What is needed: Continue the forum thread about the AMC 10 number theory problems, starting right after its final sentence.

Document excerpt:

Online Course Discussion Forum
Math Challenge II-A (AMC 10) Spring 2017 (Number Theory): Solution to 8.7 & more
Hi, this is Lawrence.
For the in-class problem of 8.7, I don't quite get the part after it says "completing the rectangle". I'm asking this because of problem 8.16.
May you walk me through the solution so that I can understand the part where it factors -9?
Also, for problem 8.23, couldn't I just say that M = 60 because of the triple (3, 4, 5)?
For problem 8.28, do I have to use strategies from class or can I just do it guess-and-check style?
Finally, for problem 8.24, do I have to express the values of C in terms of A and B?
Thanks,
Lawrence
I'll do the homework questions first:
For 8.23: You should also at least mention why M=60 works, but then your mention of (3,4,5) shows that M can't be any larger.
For 8.24: Yes, you should give some sort of "formula" for the values of C that work. That is, given A, B, explain how to calculate/describe the values of C that work.

Data records:
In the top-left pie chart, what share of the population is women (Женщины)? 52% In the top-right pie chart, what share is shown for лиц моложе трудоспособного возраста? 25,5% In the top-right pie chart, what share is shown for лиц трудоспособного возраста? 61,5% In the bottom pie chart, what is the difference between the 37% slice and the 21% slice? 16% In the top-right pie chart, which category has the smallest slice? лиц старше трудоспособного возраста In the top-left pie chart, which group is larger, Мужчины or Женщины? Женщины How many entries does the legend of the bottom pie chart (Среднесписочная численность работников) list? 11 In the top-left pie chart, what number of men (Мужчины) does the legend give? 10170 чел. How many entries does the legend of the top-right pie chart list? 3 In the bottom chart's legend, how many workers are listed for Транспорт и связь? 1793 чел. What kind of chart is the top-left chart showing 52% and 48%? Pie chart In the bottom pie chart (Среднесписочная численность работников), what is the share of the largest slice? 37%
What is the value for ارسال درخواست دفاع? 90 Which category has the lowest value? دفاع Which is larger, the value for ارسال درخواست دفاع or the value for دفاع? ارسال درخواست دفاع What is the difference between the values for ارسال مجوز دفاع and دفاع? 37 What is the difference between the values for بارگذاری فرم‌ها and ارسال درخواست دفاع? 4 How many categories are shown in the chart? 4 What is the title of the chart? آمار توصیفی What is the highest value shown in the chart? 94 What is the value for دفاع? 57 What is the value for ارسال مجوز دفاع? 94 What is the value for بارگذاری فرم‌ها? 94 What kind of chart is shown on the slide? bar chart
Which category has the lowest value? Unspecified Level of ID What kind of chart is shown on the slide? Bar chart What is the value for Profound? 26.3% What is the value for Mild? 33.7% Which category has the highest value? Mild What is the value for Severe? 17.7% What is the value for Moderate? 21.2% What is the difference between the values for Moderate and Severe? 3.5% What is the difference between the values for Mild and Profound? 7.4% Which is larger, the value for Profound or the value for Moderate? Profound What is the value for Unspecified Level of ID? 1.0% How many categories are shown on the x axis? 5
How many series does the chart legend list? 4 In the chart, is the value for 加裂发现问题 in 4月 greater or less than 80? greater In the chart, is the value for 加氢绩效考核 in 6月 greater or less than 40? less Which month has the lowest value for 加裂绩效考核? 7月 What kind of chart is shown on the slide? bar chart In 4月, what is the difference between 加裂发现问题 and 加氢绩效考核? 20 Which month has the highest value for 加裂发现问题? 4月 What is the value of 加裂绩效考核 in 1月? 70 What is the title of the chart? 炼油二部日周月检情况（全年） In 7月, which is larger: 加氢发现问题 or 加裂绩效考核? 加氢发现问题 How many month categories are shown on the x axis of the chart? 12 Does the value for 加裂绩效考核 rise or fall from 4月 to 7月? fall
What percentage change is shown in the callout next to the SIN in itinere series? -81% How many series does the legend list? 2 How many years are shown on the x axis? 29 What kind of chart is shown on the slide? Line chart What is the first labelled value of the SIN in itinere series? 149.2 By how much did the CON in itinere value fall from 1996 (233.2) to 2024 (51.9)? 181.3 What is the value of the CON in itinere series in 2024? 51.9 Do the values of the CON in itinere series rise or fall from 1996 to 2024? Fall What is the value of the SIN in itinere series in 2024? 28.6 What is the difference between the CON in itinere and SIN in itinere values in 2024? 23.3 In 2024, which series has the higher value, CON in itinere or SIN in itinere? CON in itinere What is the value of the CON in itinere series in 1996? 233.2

Response:
For 8.28: The methods from class may help, but you can use any method to solve them.
For 8.7: Just in case anyone else reads this I'll give a little more explanation of the whole solution. Clearing denominators we get $$3y-3x=xy \mbox{ or } xy + 3x - 3y = 0.$$ Subtracting $9$ on both sides we have $$xy+3x-3y - 9 = 0 \mbox{ which factors as } (x-3)(y+3) = -9.$$ This type of strategy to factor is what is sometimes called "completing the rectangle" (or sometimes SFFT: Simon's Favorite Factoring Trick). We want $x,y$ integers, so also $x-3, y+3$ are integers. Hence we must have integer times integer = -9, which gives us the six cases of (i) $1\times -9 = -9$, (ii) $-1\times 9 = -9$, (iii) $9\times -1 = -9$, etc. Each of these cases then gives us a pair (x,y) that is possibly a solution. For example, in case (i), $$x-3 = 1, y+3 = -9 \Rightarrow x = 4, y = -12.$$
Hope this helps!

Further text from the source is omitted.